The battlefield defeat of the self-styled Islamic State in eastern Syria and western Iraq is far from certain but increasingly likely. Iraqi government forces, in conjunction with Shiite and Kurdish militias, are slowly liberating Mosul, the largest city the Islamic State has conquered. While the Syrian government is less concerned with the group than with other rebel forces it faces, a Kurdish-Arab militia alliance called the Syrian Democratic Forces is pushing toward Raqqa, the Islamic State’s most important stronghold after Mosul.
In parallel, a global coalition led by the United States is undercutting the group’s economic base. The extremists still control significant funds, but their profits and revenues have dropped dramatically. This has not stopped the Islamic State from coordinating terrorist attacks but is eroding its conventional military power.

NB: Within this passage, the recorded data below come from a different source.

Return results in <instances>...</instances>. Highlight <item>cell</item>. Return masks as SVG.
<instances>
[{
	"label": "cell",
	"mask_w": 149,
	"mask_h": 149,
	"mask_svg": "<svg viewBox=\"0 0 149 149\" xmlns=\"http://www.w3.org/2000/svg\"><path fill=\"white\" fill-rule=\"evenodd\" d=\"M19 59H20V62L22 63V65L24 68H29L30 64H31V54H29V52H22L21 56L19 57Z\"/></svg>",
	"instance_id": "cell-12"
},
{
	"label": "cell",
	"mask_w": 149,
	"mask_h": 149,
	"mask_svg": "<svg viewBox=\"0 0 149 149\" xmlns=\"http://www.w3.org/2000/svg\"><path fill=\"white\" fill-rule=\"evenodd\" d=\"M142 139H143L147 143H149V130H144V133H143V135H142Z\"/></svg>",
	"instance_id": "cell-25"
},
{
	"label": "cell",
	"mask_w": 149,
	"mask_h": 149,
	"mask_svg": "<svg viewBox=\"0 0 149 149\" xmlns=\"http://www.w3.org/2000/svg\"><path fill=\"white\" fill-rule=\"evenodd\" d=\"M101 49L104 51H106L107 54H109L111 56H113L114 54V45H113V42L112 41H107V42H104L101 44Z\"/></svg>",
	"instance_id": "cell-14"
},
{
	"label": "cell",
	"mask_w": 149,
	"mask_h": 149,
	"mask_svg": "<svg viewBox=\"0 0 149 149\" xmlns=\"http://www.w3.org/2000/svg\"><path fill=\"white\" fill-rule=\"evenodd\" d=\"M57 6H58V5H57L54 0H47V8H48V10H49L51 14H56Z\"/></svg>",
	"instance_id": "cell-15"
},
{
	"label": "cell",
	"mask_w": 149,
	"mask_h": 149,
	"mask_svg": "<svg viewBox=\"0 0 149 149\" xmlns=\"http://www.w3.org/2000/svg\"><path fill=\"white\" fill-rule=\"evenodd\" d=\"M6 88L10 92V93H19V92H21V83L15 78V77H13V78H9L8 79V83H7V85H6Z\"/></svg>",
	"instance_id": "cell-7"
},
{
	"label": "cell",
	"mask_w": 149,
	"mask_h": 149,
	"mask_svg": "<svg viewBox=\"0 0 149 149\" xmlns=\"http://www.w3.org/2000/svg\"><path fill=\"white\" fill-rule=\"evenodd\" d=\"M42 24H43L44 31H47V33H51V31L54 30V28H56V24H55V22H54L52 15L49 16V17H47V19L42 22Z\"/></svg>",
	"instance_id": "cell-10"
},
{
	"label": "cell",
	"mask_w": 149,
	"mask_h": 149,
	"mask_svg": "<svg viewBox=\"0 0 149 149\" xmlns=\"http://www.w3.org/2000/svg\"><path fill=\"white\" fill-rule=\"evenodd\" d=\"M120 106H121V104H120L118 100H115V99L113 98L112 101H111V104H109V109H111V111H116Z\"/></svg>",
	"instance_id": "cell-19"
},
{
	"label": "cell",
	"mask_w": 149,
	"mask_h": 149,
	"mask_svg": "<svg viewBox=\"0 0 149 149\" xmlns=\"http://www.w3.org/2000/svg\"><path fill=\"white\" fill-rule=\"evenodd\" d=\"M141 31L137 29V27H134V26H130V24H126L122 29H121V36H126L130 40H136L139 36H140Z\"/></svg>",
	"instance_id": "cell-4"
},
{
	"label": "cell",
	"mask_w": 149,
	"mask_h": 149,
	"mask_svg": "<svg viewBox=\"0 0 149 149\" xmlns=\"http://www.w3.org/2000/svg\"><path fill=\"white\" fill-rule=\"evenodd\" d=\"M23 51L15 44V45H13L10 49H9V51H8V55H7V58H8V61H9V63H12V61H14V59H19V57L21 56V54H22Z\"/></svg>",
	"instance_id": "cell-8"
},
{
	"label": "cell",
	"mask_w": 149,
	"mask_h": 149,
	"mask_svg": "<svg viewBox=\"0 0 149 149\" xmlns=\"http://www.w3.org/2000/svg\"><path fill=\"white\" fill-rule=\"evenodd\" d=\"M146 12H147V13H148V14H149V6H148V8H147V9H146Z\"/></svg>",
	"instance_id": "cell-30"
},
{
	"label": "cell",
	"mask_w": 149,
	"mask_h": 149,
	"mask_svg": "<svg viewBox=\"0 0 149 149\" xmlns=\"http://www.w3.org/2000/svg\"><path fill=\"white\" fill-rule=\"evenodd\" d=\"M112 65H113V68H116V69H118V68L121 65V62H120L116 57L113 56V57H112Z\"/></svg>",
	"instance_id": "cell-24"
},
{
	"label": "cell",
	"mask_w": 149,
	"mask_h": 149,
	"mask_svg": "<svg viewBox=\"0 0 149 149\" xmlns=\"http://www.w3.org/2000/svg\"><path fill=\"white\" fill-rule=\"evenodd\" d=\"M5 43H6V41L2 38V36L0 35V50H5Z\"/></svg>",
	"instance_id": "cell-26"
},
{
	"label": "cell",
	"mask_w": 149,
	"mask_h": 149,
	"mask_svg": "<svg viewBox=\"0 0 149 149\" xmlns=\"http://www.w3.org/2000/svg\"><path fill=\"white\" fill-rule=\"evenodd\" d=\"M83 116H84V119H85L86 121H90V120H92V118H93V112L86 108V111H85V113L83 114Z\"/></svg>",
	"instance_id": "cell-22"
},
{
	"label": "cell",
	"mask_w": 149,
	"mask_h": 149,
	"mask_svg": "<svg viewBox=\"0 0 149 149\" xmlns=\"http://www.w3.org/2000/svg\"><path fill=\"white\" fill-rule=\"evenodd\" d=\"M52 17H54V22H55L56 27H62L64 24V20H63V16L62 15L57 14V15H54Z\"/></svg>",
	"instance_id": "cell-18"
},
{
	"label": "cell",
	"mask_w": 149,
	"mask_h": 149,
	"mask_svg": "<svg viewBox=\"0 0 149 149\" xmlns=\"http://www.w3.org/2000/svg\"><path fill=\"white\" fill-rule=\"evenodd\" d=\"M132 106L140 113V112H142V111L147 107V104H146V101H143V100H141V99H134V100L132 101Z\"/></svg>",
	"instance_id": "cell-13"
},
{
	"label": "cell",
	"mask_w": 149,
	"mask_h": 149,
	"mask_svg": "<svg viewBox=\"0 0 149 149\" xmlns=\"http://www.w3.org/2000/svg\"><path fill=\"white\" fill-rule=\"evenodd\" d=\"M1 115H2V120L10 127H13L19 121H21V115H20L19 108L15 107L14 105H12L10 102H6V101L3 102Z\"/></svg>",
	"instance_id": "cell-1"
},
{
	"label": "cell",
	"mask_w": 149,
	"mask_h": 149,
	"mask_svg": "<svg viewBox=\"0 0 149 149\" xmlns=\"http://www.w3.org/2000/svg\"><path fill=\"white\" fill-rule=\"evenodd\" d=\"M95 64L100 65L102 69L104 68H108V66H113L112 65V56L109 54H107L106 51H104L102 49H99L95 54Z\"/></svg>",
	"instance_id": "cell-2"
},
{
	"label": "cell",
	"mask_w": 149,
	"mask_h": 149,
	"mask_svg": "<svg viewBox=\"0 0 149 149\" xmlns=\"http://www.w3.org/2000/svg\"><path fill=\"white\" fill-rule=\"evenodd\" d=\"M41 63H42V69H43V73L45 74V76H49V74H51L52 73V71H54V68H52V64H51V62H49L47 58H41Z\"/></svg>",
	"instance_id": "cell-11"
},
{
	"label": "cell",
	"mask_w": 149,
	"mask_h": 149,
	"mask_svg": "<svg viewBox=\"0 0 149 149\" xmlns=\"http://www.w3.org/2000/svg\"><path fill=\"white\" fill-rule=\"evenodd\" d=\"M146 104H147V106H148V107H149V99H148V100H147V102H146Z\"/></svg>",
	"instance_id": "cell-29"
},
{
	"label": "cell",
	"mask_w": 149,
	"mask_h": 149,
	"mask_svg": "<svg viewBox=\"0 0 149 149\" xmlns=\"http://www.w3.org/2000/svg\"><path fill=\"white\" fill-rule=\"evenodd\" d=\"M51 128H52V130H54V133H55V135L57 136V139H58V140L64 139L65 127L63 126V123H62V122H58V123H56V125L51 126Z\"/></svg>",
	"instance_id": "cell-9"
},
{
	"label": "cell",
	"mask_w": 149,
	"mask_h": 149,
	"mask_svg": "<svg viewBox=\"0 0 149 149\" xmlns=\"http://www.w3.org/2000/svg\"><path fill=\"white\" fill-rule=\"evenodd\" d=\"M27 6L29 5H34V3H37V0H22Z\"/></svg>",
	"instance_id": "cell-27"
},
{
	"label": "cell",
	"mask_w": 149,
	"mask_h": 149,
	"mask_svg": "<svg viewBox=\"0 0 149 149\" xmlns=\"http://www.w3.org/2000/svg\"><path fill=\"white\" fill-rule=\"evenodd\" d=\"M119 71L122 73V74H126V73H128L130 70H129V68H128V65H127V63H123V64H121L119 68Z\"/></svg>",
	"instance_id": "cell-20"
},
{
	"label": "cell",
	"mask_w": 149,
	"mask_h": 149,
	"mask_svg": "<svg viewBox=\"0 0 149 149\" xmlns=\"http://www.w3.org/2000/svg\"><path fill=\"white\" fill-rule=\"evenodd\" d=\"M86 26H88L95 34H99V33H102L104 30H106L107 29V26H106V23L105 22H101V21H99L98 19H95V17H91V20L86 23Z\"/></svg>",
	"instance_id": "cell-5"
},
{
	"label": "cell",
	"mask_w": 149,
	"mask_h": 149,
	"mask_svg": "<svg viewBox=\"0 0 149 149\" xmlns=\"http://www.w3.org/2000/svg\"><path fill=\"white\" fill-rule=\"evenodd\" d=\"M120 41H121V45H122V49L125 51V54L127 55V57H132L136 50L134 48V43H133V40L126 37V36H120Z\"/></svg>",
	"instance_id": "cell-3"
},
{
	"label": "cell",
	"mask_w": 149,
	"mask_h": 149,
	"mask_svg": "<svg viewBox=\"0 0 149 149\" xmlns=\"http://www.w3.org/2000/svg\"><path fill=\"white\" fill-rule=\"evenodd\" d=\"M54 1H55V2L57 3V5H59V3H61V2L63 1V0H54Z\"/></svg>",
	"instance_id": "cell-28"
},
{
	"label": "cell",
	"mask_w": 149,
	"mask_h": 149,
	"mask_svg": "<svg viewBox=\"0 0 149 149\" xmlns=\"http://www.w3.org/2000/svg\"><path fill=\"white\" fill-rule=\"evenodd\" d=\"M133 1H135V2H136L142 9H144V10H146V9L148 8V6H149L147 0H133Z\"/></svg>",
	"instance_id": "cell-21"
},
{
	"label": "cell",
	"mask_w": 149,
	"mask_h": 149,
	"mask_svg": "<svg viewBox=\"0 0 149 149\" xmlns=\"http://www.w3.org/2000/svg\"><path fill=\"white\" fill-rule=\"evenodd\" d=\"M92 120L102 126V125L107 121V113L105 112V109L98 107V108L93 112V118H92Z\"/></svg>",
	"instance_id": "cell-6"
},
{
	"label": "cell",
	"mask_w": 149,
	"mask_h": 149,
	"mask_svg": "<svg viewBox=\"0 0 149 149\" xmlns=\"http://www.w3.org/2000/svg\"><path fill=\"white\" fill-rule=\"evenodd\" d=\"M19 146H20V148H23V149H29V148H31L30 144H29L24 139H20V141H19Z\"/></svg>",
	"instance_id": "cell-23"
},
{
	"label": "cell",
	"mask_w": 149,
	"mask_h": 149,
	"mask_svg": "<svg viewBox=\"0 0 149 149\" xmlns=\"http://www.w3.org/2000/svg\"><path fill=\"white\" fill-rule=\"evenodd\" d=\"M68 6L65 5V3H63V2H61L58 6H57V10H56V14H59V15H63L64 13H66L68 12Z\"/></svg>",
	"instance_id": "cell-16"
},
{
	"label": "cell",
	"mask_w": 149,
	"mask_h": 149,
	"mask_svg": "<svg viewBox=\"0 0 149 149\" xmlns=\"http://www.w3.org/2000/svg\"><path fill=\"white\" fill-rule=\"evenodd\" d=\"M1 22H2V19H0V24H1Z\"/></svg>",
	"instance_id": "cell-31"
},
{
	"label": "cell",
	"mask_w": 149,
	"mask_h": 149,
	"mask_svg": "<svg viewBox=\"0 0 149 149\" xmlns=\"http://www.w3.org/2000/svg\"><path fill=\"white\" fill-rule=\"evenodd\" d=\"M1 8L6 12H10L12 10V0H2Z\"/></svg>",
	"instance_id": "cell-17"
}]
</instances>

Driving the Islamic State out of Syria and Iraq would be seen as good news in the United States and Europe but would not represent a decisive victory. If the group loses what it calls its “caliphate” in Syria and Iraq, it will probably devote even more resources to terrorism abroad. In an even broader sense, the Islamic State and the fight against it has become so deeply ingrained in the politics of the Islamic world and the global security system that its battlefield defeat will see both winners and losers. American policymakers must be sensitive to this as they craft a way forward.